Trecho de origem:
◇ ◇ ◇
O que o diretor explora é a influência que essa crença cega pode produzir na própria vida e na dos outros, com o cuidado de não maximizar sua importância. Há outras crenças que movem a narrativa, como a do ex-marido, já idoso, que acredita poder bancar um novo casamento com uma garota de programa com seu dinheiro, Viagra e alguns músculos. Ou a do livreiro que, em sessões espíritas, espera obter a aprovação da mulher morta para um novo relacionamento. Ou, ainda, a crença do escritor de poder se realizar profissionalmente com o talento de outro.

De amores imaginados, não correspondidos, ultrapassados pelo tempo ou já irremediavelmente desgastados também se compõe a trama. E de desejos que também podem iludir. Afinal, a ilusão é, muitas vezes, o motor de nossas ações. Sem ela, poderíamos nos entregar à depressão. No que tudo isso vai dar, não sabemos. Mas vamos tocar o barco assim mesmo. O que será, será!
◇ ◇ ◇
Dados armazenados:

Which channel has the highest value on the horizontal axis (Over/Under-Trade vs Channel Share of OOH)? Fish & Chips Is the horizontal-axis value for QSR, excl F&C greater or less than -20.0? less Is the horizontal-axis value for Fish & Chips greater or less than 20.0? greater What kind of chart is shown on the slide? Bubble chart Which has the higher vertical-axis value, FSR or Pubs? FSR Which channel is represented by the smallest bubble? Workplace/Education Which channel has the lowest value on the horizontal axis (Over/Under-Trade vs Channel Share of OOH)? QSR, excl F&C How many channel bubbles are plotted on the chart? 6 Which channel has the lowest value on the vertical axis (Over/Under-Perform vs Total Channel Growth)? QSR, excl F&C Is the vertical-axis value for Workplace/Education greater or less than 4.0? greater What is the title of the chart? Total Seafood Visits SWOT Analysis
◇ ◇ ◇
Tarefas a realizar:
a – Enumere todos os tipos de amor que, segundo o trecho de origem, também compõem a trama.
b – Responda com base no trecho de origem:
(i) Com o que o ex-marido idoso acredita poder bancar um novo casamento?
(ii) Onde o livreiro espera obter a aprovação da mulher morta?
(iii) O que é, muitas vezes, o motor de nossas ações?

Soluções dos problemas:
a – Amores imaginados, amores não correspondidos, amores ultrapassados pelo tempo e amores já irremediavelmente desgastados.

b –
(i) Com seu dinheiro, Viagra e alguns músculos.
(ii) Em sessões espíritas.
(iii) A ilusão.